De aquel viejo árbol chino hizo leña toda la aldea. Después de una noche de vendaval, una madrugadora ama de casa dio la voz de alerta: “¡El viejo árbol que hay a la entrada del pueblo, cerca de mi casa, ha aparecido arrancado!”. En efecto. Sus raíces no pudieron agarrarse a la Tierra con fuerza suficiente para aguantar el empuje del viento y el peso de su enorme copa. Y aquellas raíces, que nadie había visto nunca, aparecieron expuestas al aire y avergonzadas de su debilidad.
¡Qué bien venían aquellas ramas para tantas cosas en la casa, el corral y el huerto! Y el árbol fue viendo cómo perdía su belleza, su prestancia, su dignidad ¡y su vida!, mientras los vecinos se iban llevando, con la avidez y las prisas que se despierta cuando se dispone de algo gratis, lo más bonito de su imagen: su cabellera.
Pero en la ya apacible noche secreta que siguió al largo día del despojo sucedió un “milagro”: el peso de las raíces entretejidas que abrazaban tierra y piedras pudo más que la esquilmada copa y el árbol volvió a su ser y estar anterior: las raíces en el retiro discreto de su hoyo, el tronco más o menos en actitud vertical de servicio y no como el día anterior, pasado en la vagancia y el miedo a no ser ya; y las ramas - lo que quedaba – dispuestas a crecer y vestirse profusamente de nuevo.
Esto le sucedió a un árbol que hace unos años fue noticia. Pero no es lo corriente. Cuando damos un paseo por la fronda de la vida, recordamos la historia de hombres que tuvieron la suerte de que, después de caídos y casi desahuciados, cuando nadie esperaba de ellos la vuelta atrás, tuvieron a alguien que creyó en ellos, que se mantuvo a su lado, que les dio parte del corazón y sus dos manos y pudieron así rehacer el camino y escoger, allí donde erraron el sentido, el sendero justo (aunque tal vez doloroso y sin duda arduo) para volver a la plenitud de la vida.
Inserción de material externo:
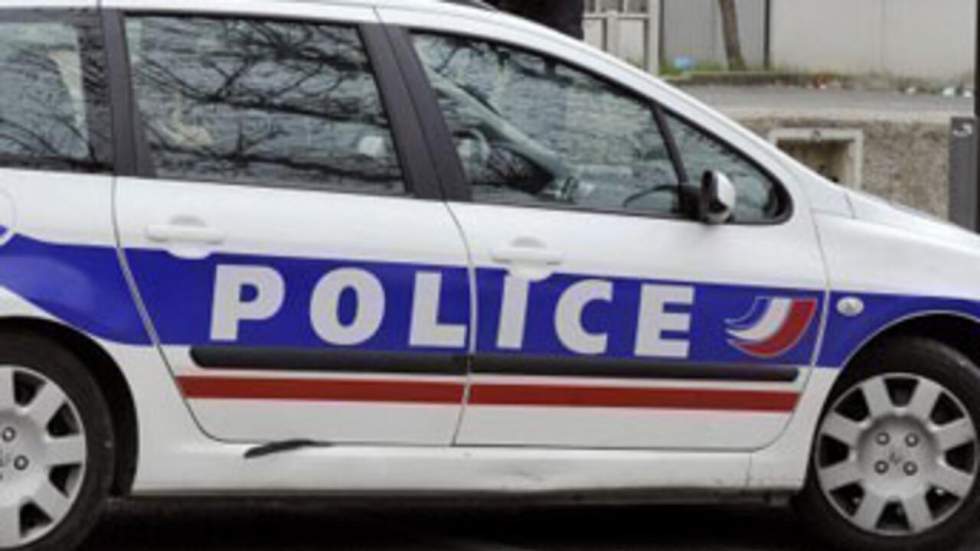 "Les femmes sont les principales victimes de la délinquance des filles mineures" "Les femmes sont les principales victimes de la délinquance des filles mineures"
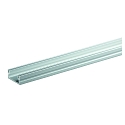 Profiel 16/9, aluminium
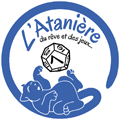 L'Atanière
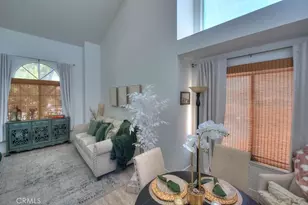 32465 Somerset Dr, Lake Elsinore, CA 92530 - Photo 10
En un mundo salesiano, en el que la lógica intuición de don Bosco nos hace comprender que importa más prevenir que intentar curar, hay que tener presente la necesidad de atender a todas las esferas del mundo maravilloso y arcano de la vida de los hijos. Que importan las raíces, profundas e indispensables; que no importan las puras apariencias de la hojarasca; que un árbol debe aguantar, no sólo el peso de su hermosa cabellera, sino el del fruto, abundante y sano y el ímpetu de los vientos de la vida; que podar y podarse es una trabajo conveniente y necesario. Y que regalar la propia vida para que otros la tengan abundante es el ejercicio más sublime de un ser humano.